Considerations in Bayesian agent-based modeling for the analysis of COVID-19 data

Abstract

Agent-based model (ABM) has been widely used to study infectious disease transmission by simulating behaviors and interactions of autonomous individuals called agents. In the ABM, agent states, for example infected or susceptible, are assigned according to a set of simple rules, and a complex dynamics of disease transmission is described by the collective states of agents over time. Despite the flexibility in real-world modeling, ABMs have received less attention by statisticians because of the intractable likelihood functions which lead to difficulty in estimating parameters and quantifying uncertainty around model outputs. To overcome this limitation, a Bayesian framework that treats the entire ABM as a Hidden Markov Model has been previously proposed.

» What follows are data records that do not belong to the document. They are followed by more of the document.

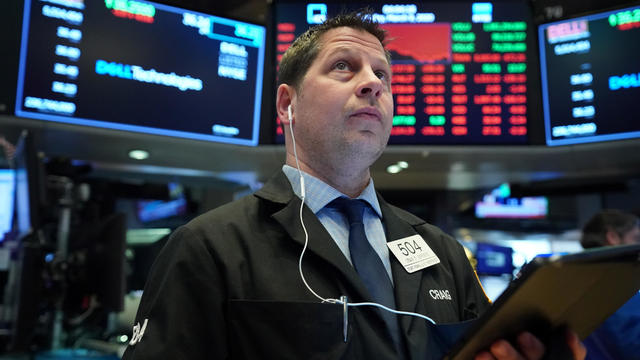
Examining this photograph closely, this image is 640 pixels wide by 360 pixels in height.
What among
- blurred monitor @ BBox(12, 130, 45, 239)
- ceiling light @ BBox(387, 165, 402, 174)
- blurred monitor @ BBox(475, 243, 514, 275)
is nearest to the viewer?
blurred monitor @ BBox(12, 130, 45, 239)

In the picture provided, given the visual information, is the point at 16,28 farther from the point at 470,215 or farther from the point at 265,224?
the point at 470,215

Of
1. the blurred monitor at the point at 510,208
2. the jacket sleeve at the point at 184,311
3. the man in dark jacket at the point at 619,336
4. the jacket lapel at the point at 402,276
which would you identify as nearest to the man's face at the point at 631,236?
the man in dark jacket at the point at 619,336

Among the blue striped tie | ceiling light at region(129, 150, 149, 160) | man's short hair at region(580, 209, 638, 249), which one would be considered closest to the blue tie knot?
the blue striped tie

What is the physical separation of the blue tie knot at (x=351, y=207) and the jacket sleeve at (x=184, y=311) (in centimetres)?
34

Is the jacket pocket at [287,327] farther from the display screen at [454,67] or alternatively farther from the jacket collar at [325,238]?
the display screen at [454,67]

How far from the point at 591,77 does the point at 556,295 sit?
7.26 feet

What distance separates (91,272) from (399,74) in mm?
1888

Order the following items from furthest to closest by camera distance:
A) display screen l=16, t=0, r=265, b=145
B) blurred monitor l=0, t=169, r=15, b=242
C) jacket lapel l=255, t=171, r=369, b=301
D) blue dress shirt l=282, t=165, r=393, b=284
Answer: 1. blurred monitor l=0, t=169, r=15, b=242
2. display screen l=16, t=0, r=265, b=145
3. blue dress shirt l=282, t=165, r=393, b=284
4. jacket lapel l=255, t=171, r=369, b=301

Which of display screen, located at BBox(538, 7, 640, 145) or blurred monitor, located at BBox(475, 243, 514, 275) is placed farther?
blurred monitor, located at BBox(475, 243, 514, 275)

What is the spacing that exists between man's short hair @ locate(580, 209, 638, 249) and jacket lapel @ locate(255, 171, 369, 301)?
2625 millimetres

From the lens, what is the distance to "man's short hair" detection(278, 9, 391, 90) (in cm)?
137

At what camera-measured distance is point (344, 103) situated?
125 cm

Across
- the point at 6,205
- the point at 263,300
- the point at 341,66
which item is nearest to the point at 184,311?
the point at 263,300

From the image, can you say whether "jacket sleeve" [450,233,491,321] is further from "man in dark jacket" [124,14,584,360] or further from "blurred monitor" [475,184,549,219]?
"blurred monitor" [475,184,549,219]
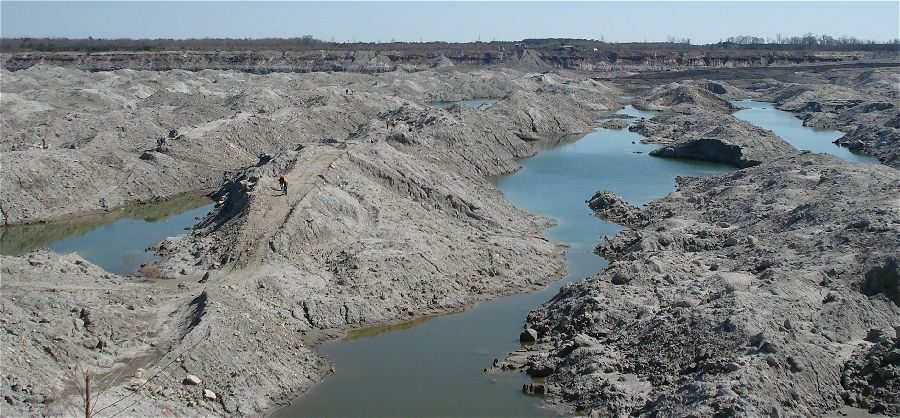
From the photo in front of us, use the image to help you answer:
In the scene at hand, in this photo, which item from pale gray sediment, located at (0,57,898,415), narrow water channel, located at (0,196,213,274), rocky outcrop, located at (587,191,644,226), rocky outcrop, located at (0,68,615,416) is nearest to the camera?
pale gray sediment, located at (0,57,898,415)

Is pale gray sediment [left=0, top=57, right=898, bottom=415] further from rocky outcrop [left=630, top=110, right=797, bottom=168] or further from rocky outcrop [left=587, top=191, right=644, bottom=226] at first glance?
rocky outcrop [left=630, top=110, right=797, bottom=168]

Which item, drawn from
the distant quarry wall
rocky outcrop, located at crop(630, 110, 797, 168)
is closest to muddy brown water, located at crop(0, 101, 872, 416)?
rocky outcrop, located at crop(630, 110, 797, 168)

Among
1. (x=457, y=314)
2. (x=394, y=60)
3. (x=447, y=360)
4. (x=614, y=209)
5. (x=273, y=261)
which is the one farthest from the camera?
(x=394, y=60)

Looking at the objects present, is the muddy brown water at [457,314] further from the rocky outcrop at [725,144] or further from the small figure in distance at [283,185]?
the small figure in distance at [283,185]

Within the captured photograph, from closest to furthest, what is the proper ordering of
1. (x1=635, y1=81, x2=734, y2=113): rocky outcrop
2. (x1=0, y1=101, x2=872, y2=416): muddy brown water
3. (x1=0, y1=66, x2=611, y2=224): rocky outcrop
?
(x1=0, y1=101, x2=872, y2=416): muddy brown water → (x1=0, y1=66, x2=611, y2=224): rocky outcrop → (x1=635, y1=81, x2=734, y2=113): rocky outcrop

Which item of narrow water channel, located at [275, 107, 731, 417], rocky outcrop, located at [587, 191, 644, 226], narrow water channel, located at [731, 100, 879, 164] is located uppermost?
narrow water channel, located at [731, 100, 879, 164]

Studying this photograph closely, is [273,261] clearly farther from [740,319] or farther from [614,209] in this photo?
[614,209]

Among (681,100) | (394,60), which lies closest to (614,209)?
(681,100)

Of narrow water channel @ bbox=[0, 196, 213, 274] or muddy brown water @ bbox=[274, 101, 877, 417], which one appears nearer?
muddy brown water @ bbox=[274, 101, 877, 417]
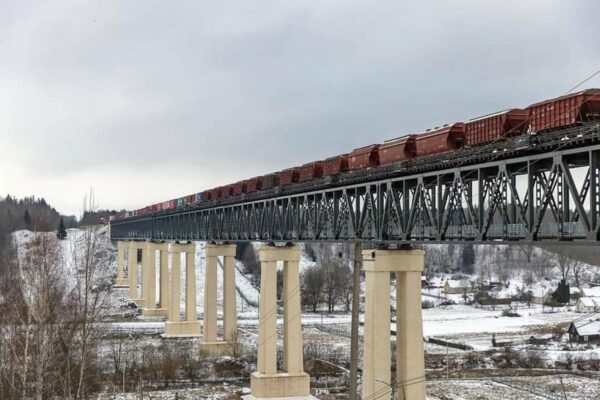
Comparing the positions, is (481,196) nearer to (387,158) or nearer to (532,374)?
(387,158)

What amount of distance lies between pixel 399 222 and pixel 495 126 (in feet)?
20.2

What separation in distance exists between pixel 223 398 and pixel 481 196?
2502 centimetres

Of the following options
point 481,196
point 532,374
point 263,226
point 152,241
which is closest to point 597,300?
point 532,374

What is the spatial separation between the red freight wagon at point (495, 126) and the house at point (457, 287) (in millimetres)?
110342

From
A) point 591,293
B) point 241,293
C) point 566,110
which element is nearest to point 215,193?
point 566,110

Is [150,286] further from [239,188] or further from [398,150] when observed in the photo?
[398,150]

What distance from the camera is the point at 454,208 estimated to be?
23.6 meters

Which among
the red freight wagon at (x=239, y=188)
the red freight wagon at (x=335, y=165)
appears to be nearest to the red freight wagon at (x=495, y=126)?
the red freight wagon at (x=335, y=165)

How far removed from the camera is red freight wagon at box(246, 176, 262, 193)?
46125mm

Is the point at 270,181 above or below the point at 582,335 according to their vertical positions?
above

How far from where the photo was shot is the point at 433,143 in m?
26.2

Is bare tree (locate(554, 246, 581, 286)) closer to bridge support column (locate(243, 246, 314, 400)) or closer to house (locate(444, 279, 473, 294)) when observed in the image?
house (locate(444, 279, 473, 294))

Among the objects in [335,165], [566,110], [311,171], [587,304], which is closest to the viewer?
[566,110]

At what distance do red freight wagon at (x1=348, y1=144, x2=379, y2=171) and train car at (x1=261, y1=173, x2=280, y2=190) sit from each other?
32.9 feet
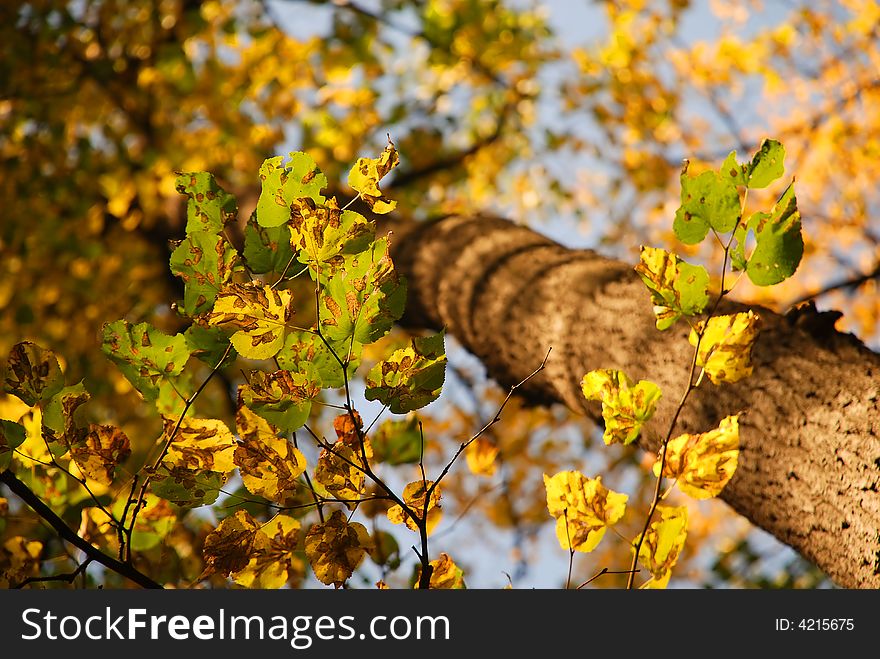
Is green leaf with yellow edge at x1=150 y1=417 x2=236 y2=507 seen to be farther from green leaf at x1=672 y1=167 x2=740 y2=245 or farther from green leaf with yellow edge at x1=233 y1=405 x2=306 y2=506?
green leaf at x1=672 y1=167 x2=740 y2=245

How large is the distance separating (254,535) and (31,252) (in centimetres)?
317

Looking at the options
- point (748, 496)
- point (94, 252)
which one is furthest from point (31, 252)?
point (748, 496)

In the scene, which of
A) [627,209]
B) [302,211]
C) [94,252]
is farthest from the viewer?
[627,209]

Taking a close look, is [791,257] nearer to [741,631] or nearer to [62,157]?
[741,631]

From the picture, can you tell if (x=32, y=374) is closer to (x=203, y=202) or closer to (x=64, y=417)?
(x=64, y=417)

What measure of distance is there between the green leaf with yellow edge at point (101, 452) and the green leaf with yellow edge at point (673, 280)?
0.61 meters

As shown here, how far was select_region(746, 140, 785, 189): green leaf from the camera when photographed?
2.15 ft

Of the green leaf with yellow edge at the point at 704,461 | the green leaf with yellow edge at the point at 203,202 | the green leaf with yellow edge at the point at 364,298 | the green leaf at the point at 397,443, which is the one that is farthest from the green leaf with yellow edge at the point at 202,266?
the green leaf with yellow edge at the point at 704,461

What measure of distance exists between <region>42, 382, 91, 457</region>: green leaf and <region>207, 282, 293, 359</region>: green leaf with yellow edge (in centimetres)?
22

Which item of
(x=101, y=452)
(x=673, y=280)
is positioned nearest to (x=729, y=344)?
(x=673, y=280)

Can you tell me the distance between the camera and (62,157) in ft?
10.5

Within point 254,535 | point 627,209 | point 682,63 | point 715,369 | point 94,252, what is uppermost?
point 682,63

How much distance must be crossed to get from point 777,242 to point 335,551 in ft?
1.82

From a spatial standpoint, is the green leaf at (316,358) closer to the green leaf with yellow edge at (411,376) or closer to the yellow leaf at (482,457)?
the green leaf with yellow edge at (411,376)
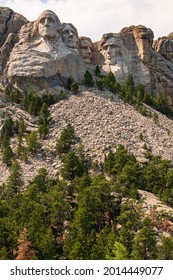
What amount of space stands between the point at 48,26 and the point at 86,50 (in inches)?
451

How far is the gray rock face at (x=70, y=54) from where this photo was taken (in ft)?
297

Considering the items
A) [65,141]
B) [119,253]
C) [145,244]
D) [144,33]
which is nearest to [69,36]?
[144,33]

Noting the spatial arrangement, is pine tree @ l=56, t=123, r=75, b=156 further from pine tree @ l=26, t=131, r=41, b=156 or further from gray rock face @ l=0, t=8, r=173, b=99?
gray rock face @ l=0, t=8, r=173, b=99

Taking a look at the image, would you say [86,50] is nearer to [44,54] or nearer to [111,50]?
[111,50]

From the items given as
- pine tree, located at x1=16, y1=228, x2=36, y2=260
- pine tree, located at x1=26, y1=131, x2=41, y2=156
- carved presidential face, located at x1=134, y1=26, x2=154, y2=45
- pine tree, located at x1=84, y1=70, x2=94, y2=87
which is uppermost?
carved presidential face, located at x1=134, y1=26, x2=154, y2=45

However, existing approach is limited due to computational inefficiency and unidentifiability of parameters. We extend the ABM approach within Bayesian framework to study infectious disease transmission addressing these limitations. We estimate the hidden states, represented by individual agent's states over time, and the model parameters by applying an improved particle Markov Chain Monte Carlo algorithm, that accounts for computing efficiency. We further evaluate the performance of the approach for parameter recovery and prediction, along with sensitivity to prior assumptions under various simulation conditions. Finally, we apply the proposed approach to the study of COVID-19 outbreak on Diamond Princess cruise ship. We examine the differences in transmission by key demographic characteristics, while considering two different networks and limited COVID-19 testing in the cruise.